┌─ Data records
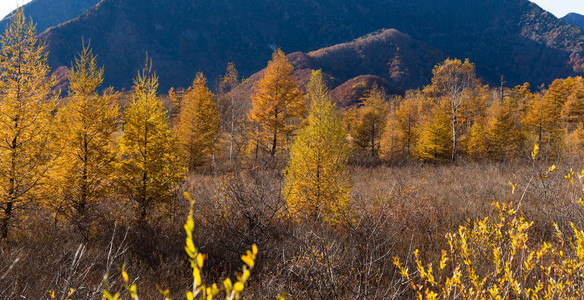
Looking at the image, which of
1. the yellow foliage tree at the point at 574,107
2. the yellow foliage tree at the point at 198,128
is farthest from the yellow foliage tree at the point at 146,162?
the yellow foliage tree at the point at 574,107

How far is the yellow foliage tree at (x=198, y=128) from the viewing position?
18891 millimetres

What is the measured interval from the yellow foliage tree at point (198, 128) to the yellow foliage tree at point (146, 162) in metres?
9.67

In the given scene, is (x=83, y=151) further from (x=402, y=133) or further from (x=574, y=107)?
(x=574, y=107)

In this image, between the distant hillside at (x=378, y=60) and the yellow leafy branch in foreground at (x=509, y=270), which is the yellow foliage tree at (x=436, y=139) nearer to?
the yellow leafy branch in foreground at (x=509, y=270)

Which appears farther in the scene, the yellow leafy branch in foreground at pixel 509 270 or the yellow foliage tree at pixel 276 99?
the yellow foliage tree at pixel 276 99

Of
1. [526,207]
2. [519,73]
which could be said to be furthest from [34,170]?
[519,73]

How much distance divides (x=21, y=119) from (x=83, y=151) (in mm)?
1612

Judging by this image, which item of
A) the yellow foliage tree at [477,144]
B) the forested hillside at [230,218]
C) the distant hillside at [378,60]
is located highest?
the distant hillside at [378,60]

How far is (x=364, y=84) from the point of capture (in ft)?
216

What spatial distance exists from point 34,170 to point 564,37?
232 metres

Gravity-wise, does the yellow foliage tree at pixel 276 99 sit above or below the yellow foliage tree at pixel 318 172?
above

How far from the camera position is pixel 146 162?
827cm

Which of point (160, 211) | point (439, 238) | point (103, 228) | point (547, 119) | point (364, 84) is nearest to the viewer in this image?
point (439, 238)

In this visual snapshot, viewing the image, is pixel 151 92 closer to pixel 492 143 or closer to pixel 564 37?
pixel 492 143
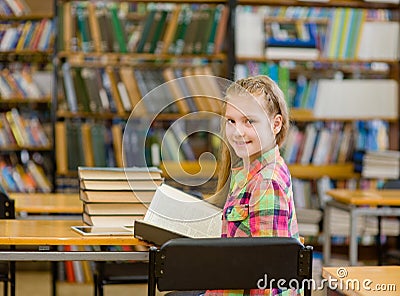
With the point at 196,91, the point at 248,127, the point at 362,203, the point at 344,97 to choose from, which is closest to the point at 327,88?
the point at 344,97

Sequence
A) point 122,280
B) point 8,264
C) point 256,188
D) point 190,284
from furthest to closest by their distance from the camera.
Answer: point 8,264 → point 122,280 → point 256,188 → point 190,284

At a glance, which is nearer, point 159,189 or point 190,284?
point 190,284

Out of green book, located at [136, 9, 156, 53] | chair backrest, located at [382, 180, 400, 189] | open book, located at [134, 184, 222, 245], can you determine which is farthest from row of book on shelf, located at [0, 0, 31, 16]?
open book, located at [134, 184, 222, 245]

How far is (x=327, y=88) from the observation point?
18.6ft

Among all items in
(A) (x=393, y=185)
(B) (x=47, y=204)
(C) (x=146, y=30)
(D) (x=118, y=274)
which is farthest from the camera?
(C) (x=146, y=30)

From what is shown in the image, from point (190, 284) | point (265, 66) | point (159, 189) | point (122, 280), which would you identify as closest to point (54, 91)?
point (265, 66)

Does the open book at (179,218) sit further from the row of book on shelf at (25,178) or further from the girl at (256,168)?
the row of book on shelf at (25,178)

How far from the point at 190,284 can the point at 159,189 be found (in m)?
0.51

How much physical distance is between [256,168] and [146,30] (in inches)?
130

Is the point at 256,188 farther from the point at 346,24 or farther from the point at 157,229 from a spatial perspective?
the point at 346,24

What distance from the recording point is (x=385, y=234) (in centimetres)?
543

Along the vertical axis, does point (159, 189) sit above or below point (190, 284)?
above

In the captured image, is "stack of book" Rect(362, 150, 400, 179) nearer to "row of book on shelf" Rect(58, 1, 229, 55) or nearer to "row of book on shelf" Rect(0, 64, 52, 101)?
"row of book on shelf" Rect(58, 1, 229, 55)

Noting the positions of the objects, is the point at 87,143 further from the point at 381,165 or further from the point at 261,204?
the point at 261,204
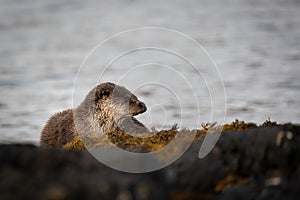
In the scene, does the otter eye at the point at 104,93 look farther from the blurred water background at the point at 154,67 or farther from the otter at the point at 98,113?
the blurred water background at the point at 154,67

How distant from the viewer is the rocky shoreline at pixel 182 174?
3.81 metres

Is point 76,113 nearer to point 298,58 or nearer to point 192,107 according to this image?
point 192,107

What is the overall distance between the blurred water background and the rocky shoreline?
21.0ft

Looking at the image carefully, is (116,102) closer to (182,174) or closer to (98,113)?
(98,113)

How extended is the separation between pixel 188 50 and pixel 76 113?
1238 centimetres

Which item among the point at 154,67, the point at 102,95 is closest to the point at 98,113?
the point at 102,95

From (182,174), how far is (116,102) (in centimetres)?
487

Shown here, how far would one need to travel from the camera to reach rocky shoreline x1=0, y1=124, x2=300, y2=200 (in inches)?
150

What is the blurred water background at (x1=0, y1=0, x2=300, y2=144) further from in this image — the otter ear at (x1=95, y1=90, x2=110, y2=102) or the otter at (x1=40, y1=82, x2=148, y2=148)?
the otter ear at (x1=95, y1=90, x2=110, y2=102)

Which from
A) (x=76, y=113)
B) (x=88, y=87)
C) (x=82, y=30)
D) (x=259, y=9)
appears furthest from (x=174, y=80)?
(x=259, y=9)

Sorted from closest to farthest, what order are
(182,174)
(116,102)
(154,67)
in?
(182,174)
(116,102)
(154,67)

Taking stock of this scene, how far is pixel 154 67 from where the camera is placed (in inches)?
725

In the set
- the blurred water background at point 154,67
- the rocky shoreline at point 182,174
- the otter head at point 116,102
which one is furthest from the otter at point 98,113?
the rocky shoreline at point 182,174

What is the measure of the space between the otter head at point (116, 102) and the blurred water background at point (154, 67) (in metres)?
2.38
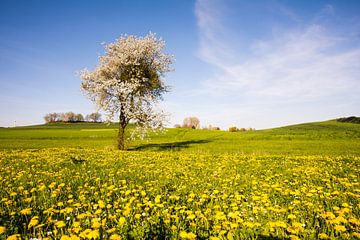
└─
What is needed –
Write out every line of the records above as a numbered list, skipping the blank lines and leaving out the pictures.

Reply –
1. Looking at the image, which of
2. 1. the yellow foliage tree at the point at 574,107
3. 2. the yellow foliage tree at the point at 198,128
4. is farthest from the yellow foliage tree at the point at 146,162?
5. the yellow foliage tree at the point at 574,107
6. How far is the yellow foliage tree at (x=198, y=128) from the viewing position?
7. 18891 millimetres
8. What is the measured interval from the yellow foliage tree at point (198, 128) to the yellow foliage tree at point (146, 162) in metres?
9. 9.67
10. In the given scene, is (x=83, y=151) further from (x=402, y=133) or further from (x=574, y=107)?
11. (x=574, y=107)
12. In this image, between the distant hillside at (x=378, y=60) and the yellow leafy branch in foreground at (x=509, y=270), which is the yellow foliage tree at (x=436, y=139) nearer to?
13. the yellow leafy branch in foreground at (x=509, y=270)
14. Which appears farther in the scene, the yellow leafy branch in foreground at pixel 509 270 or the yellow foliage tree at pixel 276 99?
15. the yellow foliage tree at pixel 276 99
16. Of
17. 1. [526,207]
18. 2. [519,73]
19. which could be said to be furthest from [34,170]?
20. [519,73]
21. How much distance divides (x=21, y=119) from (x=83, y=151) (in mm)?
22. 1612
23. Judging by this image, which item of
24. A) the yellow foliage tree at [477,144]
25. B) the forested hillside at [230,218]
26. C) the distant hillside at [378,60]
27. is located highest?
28. the distant hillside at [378,60]
29. How far is (x=364, y=84) from the point of capture (in ft)?
30. 216
31. What spatial distance exists from point 34,170 to point 564,37?
32. 232 metres
33. Gravity-wise, does the yellow foliage tree at pixel 276 99 sit above or below the yellow foliage tree at pixel 318 172?
34. above
35. How far from the camera position is pixel 146 162?
36. 827cm
37. Which of point (160, 211) | point (439, 238) | point (103, 228) | point (547, 119) | point (364, 84) is nearest to the viewer in this image?
38. point (439, 238)
39. In this visual snapshot, viewing the image, is pixel 151 92 closer to pixel 492 143 or closer to pixel 564 37?
40. pixel 492 143
41. With the point at 196,91, the point at 248,127, the point at 362,203, the point at 344,97 to choose from, which is closest to the point at 327,88?
42. the point at 344,97
43. Sequence
44. A) point 122,280
45. B) point 8,264
46. C) point 256,188
47. D) point 190,284
48. from furthest to closest by their distance from the camera.
49. Answer: point 8,264 → point 122,280 → point 256,188 → point 190,284
50. At a glance, which is nearer, point 159,189 or point 190,284?
51. point 190,284
52. Out of green book, located at [136, 9, 156, 53] | chair backrest, located at [382, 180, 400, 189] | open book, located at [134, 184, 222, 245], can you determine which is farthest from row of book on shelf, located at [0, 0, 31, 16]?
53. open book, located at [134, 184, 222, 245]
54. How far is (x=327, y=88) from the observation point?
55. 18.6ft
56. Among all items in
57. (A) (x=393, y=185)
58. (B) (x=47, y=204)
59. (C) (x=146, y=30)
60. (D) (x=118, y=274)
61. which is farthest from the camera?
62. (C) (x=146, y=30)
63. From what is shown in the image, from point (190, 284) | point (265, 66) | point (159, 189) | point (122, 280), which would you identify as closest to point (54, 91)?
64. point (265, 66)
65. Does the open book at (179,218) sit further from the row of book on shelf at (25,178) or further from the girl at (256,168)?
66. the row of book on shelf at (25,178)
67. How far from the point at 190,284 can the point at 159,189 be found (in m)?
68. 0.51
69. How much physical distance is between [256,168] and [146,30] (in inches)?
70. 130
71. Is the point at 256,188 farther from the point at 346,24 or farther from the point at 157,229 from a spatial perspective?
72. the point at 346,24
73. What distance from the recording point is (x=385, y=234) (in centimetres)?
74. 543
75. Along the vertical axis, does point (159, 189) sit above or below point (190, 284)?
76. above
77. In the captured image, is "stack of book" Rect(362, 150, 400, 179) nearer to "row of book on shelf" Rect(58, 1, 229, 55) or nearer to "row of book on shelf" Rect(0, 64, 52, 101)?
78. "row of book on shelf" Rect(58, 1, 229, 55)
79. Noting the positions of the objects, is the point at 87,143 further from the point at 381,165 or further from the point at 261,204?
80. the point at 261,204
81. In the scene, does the otter eye at the point at 104,93 look farther from the blurred water background at the point at 154,67 or farther from the otter at the point at 98,113?
82. the blurred water background at the point at 154,67
83. How distant from the viewer is the rocky shoreline at pixel 182 174?
84. 3.81 metres
85. Is point 76,113 nearer to point 298,58 or nearer to point 192,107 according to this image?
86. point 192,107
87. What is the overall distance between the blurred water background and the rocky shoreline?
88. 21.0ft
89. Looking at the image carefully, is (116,102) closer to (182,174) or closer to (98,113)?
90. (98,113)
91. How extended is the separation between pixel 188 50 and pixel 76 113?
92. 1238 centimetres
93. Which item among the point at 154,67, the point at 102,95 is closest to the point at 98,113?
94. the point at 102,95
95. From (182,174), how far is (116,102) (in centimetres)?
96. 487
97. Shown here, how far would one need to travel from the camera to reach rocky shoreline x1=0, y1=124, x2=300, y2=200 (in inches)?
98. 150
99. What is the blurred water background at (x1=0, y1=0, x2=300, y2=144) further from in this image — the otter ear at (x1=95, y1=90, x2=110, y2=102) or the otter at (x1=40, y1=82, x2=148, y2=148)?
100. the otter ear at (x1=95, y1=90, x2=110, y2=102)
101. Which from
102. A) (x=76, y=113)
103. B) (x=88, y=87)
104. C) (x=82, y=30)
105. D) (x=259, y=9)
106. appears furthest from (x=174, y=80)?
107. (x=259, y=9)
108. Sorted from closest to farthest, what order are
109. (182,174)
110. (116,102)
111. (154,67)
112. in?
113. (182,174)
114. (116,102)
115. (154,67)
116. Taking stock of this scene, how far is pixel 154 67 from where the camera is placed (in inches)?
117. 725
118. In the set
119. - the blurred water background at point 154,67
120. - the rocky shoreline at point 182,174
121. - the otter head at point 116,102
122. which one is furthest from the otter at point 98,113?
123. the rocky shoreline at point 182,174
124. What is the measure of the space between the otter head at point (116, 102) and the blurred water background at point (154, 67) (in metres)?
125. 2.38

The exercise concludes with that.